And bellwether companies are the pudding. If economic conditions in the economy are indeed deteriorating, you will see it in their share price performance.
Based on what I’m seeing across a range of sectors, there is simply no evidence of a major economic slowdown approaching.
If you’re like me, you may find this viewpoint hard to rationalise. I mean, I know Aussie households are up to their eyeballs in debt. I know house prices are crazy. And I wonder how the debt edifice will remain supported before collapsing on itself.
But I’ve also been around long enough to know that big picture macro currents flow at a glacial pace. If you get too caught up in the big picture, you’ll miss lucrative investment opportunities along the way.
With this in mind, here’s how I view things right now…
There are plenty of risks surrounding the Aussie economy. We have huge household debt levels, amongst the highest in the world. We need a constant inflow of foreign capital to sustain this debt — and therefore sustain our standard of living.
If (and when) the global economy turns down again, Australia will be severely affected. Global capital flows will dry up, our dollar will plunge, and the RBA won’t have much firepower to offset the downturn.

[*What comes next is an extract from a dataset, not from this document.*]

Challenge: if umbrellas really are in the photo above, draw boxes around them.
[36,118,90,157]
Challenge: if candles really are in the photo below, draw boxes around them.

This scenario was a very plausible one throughout 2015 and early 2016. Commodities, a major source of income for Australia, were in a deep bear market. China was struggling to contain the fallout from its huge credit bubble. At one point the Aussie dollar fell below US$0.70.
The message from BHP
But things started to turn in 2016. And that momentum has continued into 2017. Commodities are in a new bull market. For evidence, just look at the share price of Australia’s commodity bellwether, BHP Billiton [ASX:BHP]
Click to enlarge
It’s jumped from $16 to a recent high of $28 over the past 12 months. That’s a gain of 75%. You simply don’t get such a share price surge in one of the world’s biggest commodity producers if the short term prospects for the Aussie economy are poor.
On top of this, Australia has a big increase in LNG exports underway right now. (In fact, this is creating a huge but little known investment opportunity. Click here for details). These LNG exports will improve our balance of payments for the next year or so, and reduce reliance on foreign capital.
That’s why the Aussie dollar is so resilient.
For now then, the pressure is off the Aussie economy. That’s why the market is rising. Investor sentiment is improving, and this always increases stock prices. Earnings should improve too, which will provide a further boost.
But that doesn’t mean we’re in the clear. The problem — too much debt — remains. It’s just not a problem right now.